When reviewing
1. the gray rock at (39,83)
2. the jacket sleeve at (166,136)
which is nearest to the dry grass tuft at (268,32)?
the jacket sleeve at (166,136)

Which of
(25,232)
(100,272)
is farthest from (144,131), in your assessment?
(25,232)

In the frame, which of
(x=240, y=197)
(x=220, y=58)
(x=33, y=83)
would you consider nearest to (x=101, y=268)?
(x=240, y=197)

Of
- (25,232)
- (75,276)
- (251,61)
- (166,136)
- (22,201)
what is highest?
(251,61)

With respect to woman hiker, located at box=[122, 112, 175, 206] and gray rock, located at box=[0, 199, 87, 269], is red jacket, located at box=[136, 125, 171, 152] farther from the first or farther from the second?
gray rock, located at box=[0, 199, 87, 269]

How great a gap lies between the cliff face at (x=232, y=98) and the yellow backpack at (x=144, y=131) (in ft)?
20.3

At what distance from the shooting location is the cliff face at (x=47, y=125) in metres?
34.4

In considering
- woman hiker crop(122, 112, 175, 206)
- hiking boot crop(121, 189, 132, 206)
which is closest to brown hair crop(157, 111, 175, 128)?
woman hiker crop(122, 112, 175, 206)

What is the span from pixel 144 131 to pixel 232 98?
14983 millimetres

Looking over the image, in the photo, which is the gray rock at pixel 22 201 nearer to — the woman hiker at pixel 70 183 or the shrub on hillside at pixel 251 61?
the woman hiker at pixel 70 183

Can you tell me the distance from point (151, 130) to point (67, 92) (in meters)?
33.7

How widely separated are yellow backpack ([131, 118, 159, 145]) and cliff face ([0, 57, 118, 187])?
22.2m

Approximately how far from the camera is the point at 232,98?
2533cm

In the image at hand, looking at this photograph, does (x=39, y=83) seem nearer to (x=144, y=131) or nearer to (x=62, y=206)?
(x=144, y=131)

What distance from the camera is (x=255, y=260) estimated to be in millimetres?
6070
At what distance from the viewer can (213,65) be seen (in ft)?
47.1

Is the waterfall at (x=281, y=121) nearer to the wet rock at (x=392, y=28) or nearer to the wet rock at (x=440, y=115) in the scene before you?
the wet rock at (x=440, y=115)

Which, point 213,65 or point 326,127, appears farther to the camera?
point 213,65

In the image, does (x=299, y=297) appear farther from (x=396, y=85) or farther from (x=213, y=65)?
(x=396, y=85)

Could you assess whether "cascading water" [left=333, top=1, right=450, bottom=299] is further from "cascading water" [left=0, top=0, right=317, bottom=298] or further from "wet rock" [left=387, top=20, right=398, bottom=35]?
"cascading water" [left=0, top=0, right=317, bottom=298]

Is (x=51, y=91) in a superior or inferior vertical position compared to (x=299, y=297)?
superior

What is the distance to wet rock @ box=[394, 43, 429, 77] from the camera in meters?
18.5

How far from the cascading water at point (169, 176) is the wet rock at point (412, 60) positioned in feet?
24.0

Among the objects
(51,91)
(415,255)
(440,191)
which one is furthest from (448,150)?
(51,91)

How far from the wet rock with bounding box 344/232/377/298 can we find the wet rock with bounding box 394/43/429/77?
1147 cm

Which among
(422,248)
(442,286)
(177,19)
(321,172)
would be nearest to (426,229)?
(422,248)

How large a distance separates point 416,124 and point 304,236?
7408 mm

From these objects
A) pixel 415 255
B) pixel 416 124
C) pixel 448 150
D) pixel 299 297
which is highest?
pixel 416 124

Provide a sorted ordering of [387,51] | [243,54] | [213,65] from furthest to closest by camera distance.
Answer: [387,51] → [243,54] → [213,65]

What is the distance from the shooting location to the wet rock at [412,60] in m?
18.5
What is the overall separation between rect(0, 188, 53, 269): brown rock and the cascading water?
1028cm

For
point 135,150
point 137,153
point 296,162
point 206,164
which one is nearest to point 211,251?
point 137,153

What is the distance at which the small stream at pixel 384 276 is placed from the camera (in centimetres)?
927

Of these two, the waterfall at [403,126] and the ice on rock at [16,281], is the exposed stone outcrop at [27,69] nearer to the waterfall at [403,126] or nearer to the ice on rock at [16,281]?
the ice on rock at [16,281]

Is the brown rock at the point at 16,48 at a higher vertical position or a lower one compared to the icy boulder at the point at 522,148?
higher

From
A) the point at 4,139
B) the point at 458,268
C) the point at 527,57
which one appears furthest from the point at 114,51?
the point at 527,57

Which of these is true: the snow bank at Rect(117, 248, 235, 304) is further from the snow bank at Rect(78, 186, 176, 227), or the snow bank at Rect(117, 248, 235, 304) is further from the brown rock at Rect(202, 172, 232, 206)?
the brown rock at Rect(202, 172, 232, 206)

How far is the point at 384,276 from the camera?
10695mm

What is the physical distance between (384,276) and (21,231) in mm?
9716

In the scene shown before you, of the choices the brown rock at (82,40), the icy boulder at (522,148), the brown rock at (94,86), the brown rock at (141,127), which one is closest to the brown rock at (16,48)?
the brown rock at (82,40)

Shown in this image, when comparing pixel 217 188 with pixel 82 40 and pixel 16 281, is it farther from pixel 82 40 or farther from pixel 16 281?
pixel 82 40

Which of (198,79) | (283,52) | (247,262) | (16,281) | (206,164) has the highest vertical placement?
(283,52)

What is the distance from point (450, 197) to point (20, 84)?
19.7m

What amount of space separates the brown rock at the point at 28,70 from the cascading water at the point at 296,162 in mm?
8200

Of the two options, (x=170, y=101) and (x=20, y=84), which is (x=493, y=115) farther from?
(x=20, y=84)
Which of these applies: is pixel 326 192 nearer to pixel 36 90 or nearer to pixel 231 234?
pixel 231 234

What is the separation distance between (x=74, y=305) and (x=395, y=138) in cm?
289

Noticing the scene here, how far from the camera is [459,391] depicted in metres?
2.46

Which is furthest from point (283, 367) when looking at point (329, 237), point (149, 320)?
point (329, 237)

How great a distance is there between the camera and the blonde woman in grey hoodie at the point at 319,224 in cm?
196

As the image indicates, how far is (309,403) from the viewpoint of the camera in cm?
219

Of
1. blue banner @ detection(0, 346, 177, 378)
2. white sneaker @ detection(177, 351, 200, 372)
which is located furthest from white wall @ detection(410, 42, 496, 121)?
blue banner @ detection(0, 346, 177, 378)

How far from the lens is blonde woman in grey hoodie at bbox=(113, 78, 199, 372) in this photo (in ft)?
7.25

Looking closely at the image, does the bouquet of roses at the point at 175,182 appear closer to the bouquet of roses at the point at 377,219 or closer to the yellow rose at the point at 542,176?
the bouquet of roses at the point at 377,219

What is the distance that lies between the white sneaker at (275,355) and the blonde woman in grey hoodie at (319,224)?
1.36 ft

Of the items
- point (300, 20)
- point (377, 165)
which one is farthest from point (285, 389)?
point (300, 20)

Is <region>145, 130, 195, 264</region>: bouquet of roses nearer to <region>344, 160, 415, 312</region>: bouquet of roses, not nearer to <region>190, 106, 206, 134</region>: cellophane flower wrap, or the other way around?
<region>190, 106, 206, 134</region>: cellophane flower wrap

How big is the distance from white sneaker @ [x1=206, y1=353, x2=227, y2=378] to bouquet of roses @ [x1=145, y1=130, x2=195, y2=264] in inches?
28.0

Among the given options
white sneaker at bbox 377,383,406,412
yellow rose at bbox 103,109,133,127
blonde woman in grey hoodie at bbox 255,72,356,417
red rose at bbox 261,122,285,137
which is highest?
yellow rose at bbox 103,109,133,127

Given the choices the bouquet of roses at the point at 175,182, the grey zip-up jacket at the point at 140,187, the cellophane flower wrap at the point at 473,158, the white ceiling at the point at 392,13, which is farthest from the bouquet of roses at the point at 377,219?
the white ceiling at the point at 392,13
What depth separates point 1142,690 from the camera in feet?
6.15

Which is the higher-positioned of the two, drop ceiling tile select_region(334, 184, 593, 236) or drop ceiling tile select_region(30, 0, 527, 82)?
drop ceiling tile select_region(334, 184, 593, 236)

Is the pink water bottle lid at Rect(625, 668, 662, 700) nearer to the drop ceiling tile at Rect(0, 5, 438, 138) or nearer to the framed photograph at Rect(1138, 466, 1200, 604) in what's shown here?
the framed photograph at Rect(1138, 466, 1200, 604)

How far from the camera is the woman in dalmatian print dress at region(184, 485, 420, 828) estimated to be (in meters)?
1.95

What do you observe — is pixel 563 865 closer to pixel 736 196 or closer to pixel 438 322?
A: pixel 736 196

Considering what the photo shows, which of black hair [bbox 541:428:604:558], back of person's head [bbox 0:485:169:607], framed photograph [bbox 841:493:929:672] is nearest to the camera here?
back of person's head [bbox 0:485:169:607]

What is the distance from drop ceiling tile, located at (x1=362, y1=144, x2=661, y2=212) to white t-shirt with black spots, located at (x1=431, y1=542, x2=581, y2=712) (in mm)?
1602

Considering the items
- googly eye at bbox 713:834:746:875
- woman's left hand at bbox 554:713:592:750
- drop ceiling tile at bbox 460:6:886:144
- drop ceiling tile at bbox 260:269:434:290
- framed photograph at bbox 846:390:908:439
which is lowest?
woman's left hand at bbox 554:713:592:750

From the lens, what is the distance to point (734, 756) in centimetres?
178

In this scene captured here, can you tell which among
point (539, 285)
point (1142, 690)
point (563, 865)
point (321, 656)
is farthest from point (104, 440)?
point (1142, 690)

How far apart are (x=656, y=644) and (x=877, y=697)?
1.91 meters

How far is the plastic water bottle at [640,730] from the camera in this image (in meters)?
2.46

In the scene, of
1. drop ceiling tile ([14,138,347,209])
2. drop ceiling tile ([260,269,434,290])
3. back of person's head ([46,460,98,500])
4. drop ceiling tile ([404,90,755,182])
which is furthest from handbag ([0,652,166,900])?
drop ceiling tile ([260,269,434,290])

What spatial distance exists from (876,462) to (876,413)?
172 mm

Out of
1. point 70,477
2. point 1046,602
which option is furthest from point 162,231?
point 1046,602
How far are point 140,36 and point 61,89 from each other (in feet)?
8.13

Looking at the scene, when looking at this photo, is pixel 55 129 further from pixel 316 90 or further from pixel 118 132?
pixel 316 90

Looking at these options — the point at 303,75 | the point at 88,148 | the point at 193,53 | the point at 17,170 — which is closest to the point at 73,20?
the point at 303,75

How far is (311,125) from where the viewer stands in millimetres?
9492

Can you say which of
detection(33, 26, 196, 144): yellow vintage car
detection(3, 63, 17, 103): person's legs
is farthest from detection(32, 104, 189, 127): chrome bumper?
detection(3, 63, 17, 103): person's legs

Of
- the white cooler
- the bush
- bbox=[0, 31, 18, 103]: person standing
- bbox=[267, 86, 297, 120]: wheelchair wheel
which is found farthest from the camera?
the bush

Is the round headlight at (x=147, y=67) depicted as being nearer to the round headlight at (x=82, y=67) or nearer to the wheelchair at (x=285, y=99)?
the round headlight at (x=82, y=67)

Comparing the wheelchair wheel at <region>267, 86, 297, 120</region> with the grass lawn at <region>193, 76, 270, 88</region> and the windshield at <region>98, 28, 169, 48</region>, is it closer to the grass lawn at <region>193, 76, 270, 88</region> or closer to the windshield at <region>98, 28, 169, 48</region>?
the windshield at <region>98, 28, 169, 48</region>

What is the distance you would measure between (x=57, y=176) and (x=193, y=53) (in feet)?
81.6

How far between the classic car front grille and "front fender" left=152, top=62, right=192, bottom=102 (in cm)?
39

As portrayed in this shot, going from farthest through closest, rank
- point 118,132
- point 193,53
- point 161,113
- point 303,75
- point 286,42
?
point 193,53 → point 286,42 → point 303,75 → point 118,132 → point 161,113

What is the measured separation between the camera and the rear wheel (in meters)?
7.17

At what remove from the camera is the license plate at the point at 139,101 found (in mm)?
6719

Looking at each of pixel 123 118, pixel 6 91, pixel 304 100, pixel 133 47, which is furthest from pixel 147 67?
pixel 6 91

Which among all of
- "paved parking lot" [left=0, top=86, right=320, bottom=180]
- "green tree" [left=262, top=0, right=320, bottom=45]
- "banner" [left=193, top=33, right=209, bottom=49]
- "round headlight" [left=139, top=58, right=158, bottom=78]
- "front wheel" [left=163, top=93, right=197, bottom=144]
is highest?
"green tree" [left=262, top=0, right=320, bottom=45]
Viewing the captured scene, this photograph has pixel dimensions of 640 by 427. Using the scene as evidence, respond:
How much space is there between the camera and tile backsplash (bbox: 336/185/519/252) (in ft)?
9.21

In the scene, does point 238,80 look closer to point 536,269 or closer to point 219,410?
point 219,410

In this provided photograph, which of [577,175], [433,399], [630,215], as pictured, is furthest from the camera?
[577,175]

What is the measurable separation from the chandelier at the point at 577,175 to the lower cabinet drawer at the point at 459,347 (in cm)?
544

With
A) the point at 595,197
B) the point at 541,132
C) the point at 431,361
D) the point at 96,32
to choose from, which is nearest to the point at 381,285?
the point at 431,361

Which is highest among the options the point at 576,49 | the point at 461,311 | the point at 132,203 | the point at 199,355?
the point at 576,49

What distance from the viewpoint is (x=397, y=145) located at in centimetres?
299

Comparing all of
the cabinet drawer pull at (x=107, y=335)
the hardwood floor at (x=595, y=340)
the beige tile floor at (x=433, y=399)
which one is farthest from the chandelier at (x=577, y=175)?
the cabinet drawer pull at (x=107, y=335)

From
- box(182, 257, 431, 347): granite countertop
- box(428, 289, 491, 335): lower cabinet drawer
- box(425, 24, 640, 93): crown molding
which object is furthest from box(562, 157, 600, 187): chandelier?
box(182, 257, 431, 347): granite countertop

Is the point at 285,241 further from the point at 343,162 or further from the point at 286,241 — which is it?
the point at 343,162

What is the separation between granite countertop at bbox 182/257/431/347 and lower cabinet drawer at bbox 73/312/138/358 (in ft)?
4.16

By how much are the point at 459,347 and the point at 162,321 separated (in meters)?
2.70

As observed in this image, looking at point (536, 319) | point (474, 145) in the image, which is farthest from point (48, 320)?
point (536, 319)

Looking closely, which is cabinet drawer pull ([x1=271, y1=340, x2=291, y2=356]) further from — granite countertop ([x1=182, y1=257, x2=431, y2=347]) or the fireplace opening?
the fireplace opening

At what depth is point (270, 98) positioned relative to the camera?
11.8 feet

Task instructions
Update the lines running from the line with "What is the separation between" through the last line, replacing "granite countertop" with "stone countertop" and changing nothing else. Return only those lines.

Problem solution
What is the separation between stone countertop at bbox 182/257/431/347 and lower cabinet drawer at bbox 73/312/138/358 (in ft)?
4.16

By how much are the point at 459,347 and the point at 162,321 separated (in meters)?
2.70

As observed in this image, looking at point (536, 319) | point (474, 145) in the image, which is farthest from point (48, 320)?
point (536, 319)

Looking closely, which is cabinet drawer pull ([x1=271, y1=340, x2=291, y2=356]) further from — stone countertop ([x1=182, y1=257, x2=431, y2=347]) or the fireplace opening?
the fireplace opening

At what depth is point (270, 98) positioned relative to the camera?
11.8 feet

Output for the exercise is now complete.